- [YOUR OBJECTIVE]:
Copy out each of the rows below word for word, leaving out the pictures.

- [DATA EXCERPTS]:
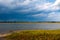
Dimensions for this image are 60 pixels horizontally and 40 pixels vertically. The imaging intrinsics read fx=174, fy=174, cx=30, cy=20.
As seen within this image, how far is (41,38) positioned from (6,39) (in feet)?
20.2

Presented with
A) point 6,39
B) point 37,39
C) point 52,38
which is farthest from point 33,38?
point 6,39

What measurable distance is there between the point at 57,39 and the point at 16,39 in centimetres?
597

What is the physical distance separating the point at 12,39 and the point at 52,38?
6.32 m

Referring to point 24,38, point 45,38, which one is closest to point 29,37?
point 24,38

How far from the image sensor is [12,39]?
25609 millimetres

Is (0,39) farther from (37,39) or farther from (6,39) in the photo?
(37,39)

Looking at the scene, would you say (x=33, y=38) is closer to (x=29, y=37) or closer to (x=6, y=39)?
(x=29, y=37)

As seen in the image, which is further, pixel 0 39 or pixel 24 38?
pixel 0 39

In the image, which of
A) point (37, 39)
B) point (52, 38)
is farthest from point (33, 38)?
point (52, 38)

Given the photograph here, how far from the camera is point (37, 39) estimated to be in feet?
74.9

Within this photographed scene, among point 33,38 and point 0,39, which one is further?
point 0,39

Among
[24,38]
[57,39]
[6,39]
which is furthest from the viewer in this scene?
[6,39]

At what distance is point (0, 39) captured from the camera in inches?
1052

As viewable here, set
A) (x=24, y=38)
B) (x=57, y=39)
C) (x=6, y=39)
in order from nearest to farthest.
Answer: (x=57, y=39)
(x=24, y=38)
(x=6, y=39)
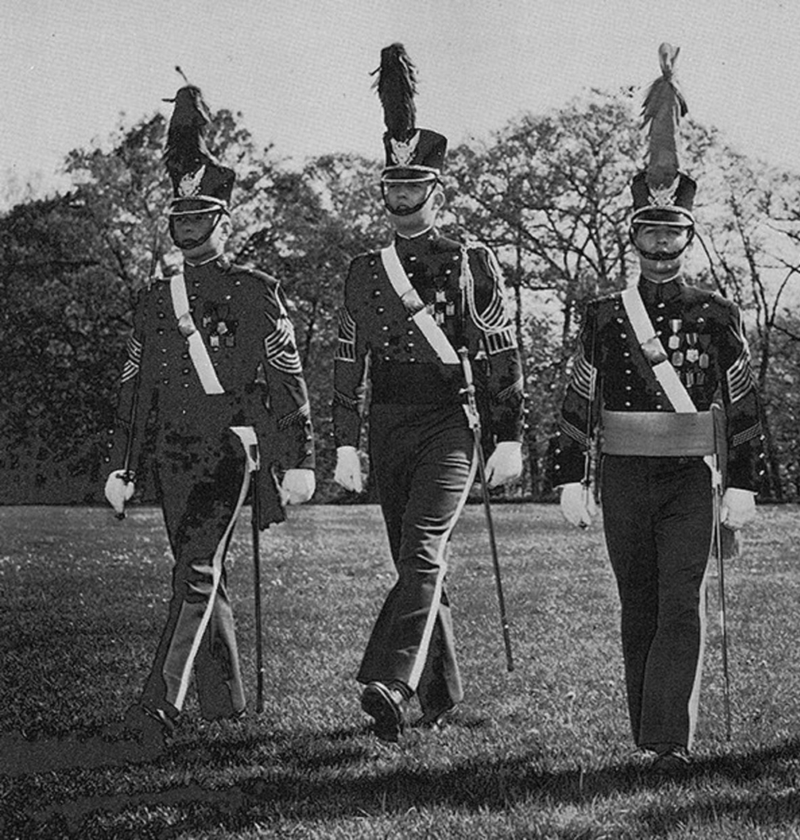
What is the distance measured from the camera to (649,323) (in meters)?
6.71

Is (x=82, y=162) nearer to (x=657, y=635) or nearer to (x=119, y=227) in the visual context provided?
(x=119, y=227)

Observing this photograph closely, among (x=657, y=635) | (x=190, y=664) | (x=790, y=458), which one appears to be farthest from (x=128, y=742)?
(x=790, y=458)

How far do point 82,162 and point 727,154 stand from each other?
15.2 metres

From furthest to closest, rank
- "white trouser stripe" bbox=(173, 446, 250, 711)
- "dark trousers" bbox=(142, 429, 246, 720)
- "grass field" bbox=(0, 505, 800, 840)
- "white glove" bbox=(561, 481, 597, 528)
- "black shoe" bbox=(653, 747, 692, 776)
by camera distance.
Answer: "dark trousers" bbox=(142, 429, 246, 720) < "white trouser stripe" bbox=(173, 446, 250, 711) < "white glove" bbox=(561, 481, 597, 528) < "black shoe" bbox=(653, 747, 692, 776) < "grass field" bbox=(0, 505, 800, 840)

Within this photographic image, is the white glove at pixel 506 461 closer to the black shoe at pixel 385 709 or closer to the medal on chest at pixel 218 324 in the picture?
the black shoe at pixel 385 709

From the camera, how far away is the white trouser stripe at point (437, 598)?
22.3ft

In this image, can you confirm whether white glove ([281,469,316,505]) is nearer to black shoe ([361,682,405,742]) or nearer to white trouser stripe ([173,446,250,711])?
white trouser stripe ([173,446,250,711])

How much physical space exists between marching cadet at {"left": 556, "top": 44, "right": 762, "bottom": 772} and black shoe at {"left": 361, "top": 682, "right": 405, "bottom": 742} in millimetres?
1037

- [SOLUTION TO THE EXERCISE]:
Dimensions for this image are 60 pixels horizontally and 40 pixels vertically. The imaging intrinsics read fx=174, fy=174, cx=30, cy=20.
As seen within this image, how far is (41,38) positioned from (6,39) (in feet)?
20.2

Presented with
A) point 6,39
B) point 37,39
C) point 52,38
which is farthest from point 33,38?
point 6,39

What measurable distance is there between the point at 57,39 and the point at 16,39 in centimetres?
597

What is the physical distance separating the point at 12,39 and the point at 52,38?
6.32 m

Referring to point 24,38, point 45,38, which one is closest to point 29,37?
point 24,38

How far from the image sensor is [12,39]?
25609 millimetres

Is (0,39) farther from (37,39) or farther from (6,39) in the photo?
(37,39)

Looking at the scene, would you say (x=33, y=38) is closer to (x=29, y=37) or closer to (x=6, y=39)?
(x=29, y=37)

As seen in the image, which is further, pixel 0 39 or pixel 24 38?
pixel 0 39

In the image, which of
A) point (37, 39)
B) point (52, 38)
is farthest from point (33, 38)?
point (52, 38)

Given the photograph here, how far from the camera is point (37, 39) estimated to be in feet?
74.9

Within this photographed scene, among point 33,38 and point 0,39, which one is further?
point 0,39

Among
[24,38]
[57,39]
[6,39]
which is furthest from the viewer in this scene?
[6,39]

At what distance is point (0, 39) captured from the camera in inches?
1052

As viewable here, set
A) (x=24, y=38)
B) (x=57, y=39)
C) (x=6, y=39)
in order from nearest to farthest.
Answer: (x=57, y=39)
(x=24, y=38)
(x=6, y=39)
What is the distance measured from the camera to (649,323) (in meters)?
6.71

Is (x=82, y=162) nearer to (x=657, y=635) or nearer to (x=119, y=227) in the visual context provided?
(x=119, y=227)

Observing this photograph closely, among (x=657, y=635) | (x=190, y=664) | (x=790, y=458), which one appears to be farthest from (x=128, y=742)?
(x=790, y=458)

How far do point 82,162 and point 727,154 stand from each other?
15.2 metres

From furthest to closest, rank
- "white trouser stripe" bbox=(173, 446, 250, 711)
- "dark trousers" bbox=(142, 429, 246, 720)
- "grass field" bbox=(0, 505, 800, 840)
- "white glove" bbox=(561, 481, 597, 528)
- "black shoe" bbox=(653, 747, 692, 776)
by camera distance.
Answer: "dark trousers" bbox=(142, 429, 246, 720) < "white trouser stripe" bbox=(173, 446, 250, 711) < "white glove" bbox=(561, 481, 597, 528) < "black shoe" bbox=(653, 747, 692, 776) < "grass field" bbox=(0, 505, 800, 840)

Within this photographic image, is the white glove at pixel 506 461 closer to the black shoe at pixel 385 709 or closer to the medal on chest at pixel 218 324 in the picture?
the black shoe at pixel 385 709

From the camera, how far away is the white trouser stripe at point (437, 598)?
22.3ft

In this image, can you confirm whether white glove ([281,469,316,505]) is nearer to black shoe ([361,682,405,742]) or nearer to white trouser stripe ([173,446,250,711])?
white trouser stripe ([173,446,250,711])

How much physical space exists between marching cadet at {"left": 556, "top": 44, "right": 762, "bottom": 772} and black shoe at {"left": 361, "top": 682, "right": 405, "bottom": 742} in millimetres?
1037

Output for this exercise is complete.